Short task | Render the stretch of the material from the line containing "From the scene in the photo, looking among" through the final line as a numbered list, one line per item. Leave out blank lines.

Dataset records |
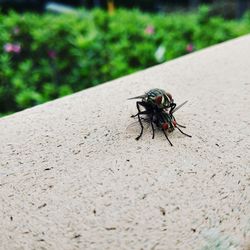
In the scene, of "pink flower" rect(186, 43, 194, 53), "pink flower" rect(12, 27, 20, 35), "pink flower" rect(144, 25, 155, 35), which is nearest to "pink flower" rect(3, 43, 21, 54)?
"pink flower" rect(12, 27, 20, 35)

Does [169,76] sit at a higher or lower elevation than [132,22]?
higher

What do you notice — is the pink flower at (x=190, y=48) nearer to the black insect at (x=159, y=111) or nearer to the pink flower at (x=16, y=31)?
the pink flower at (x=16, y=31)

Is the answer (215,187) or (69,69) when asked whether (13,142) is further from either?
(69,69)

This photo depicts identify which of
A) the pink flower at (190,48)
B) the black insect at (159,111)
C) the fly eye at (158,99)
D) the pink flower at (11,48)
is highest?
the fly eye at (158,99)

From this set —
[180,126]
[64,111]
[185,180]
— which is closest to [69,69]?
[64,111]

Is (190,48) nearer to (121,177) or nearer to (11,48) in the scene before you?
(11,48)

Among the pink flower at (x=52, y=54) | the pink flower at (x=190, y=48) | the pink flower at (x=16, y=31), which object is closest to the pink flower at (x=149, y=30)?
the pink flower at (x=190, y=48)
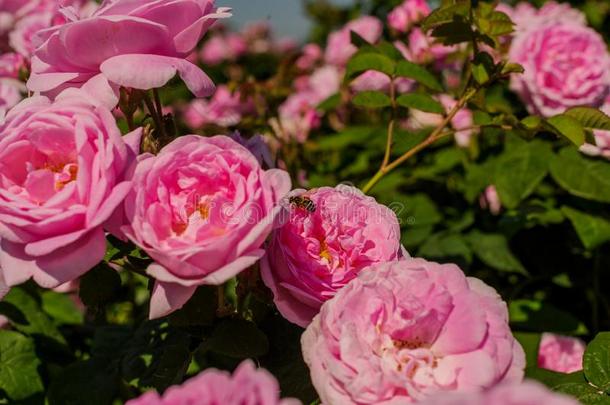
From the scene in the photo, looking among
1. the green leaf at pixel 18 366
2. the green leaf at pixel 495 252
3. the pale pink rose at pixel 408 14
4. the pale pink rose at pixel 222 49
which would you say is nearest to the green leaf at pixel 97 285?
the green leaf at pixel 18 366

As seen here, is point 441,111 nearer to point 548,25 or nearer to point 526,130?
point 526,130

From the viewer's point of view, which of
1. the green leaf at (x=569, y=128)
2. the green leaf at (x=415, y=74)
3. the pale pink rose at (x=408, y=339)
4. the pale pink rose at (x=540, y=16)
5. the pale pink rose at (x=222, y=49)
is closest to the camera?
the pale pink rose at (x=408, y=339)

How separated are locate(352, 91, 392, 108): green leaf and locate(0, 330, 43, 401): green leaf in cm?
77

Correct response |
1. From the scene in the photo, looking among
2. 1. the green leaf at pixel 18 366
3. 2. the green leaf at pixel 495 252
4. 3. the pale pink rose at pixel 408 14
5. 4. the pale pink rose at pixel 222 49
6. which would you say is nearest to the green leaf at pixel 97 285?
7. the green leaf at pixel 18 366
8. As seen here, is point 441,111 nearer to point 548,25 or nearer to point 526,130?
9. point 526,130
10. From the viewer's point of view, which of
11. 1. the green leaf at (x=569, y=128)
12. 2. the green leaf at (x=415, y=74)
13. 3. the pale pink rose at (x=408, y=339)
14. 4. the pale pink rose at (x=540, y=16)
15. 5. the pale pink rose at (x=222, y=49)
16. is closest to the camera?
17. the pale pink rose at (x=408, y=339)
18. How separated are locate(352, 91, 392, 108): green leaf and locate(0, 330, 43, 401): green leaf in cm?
19. 77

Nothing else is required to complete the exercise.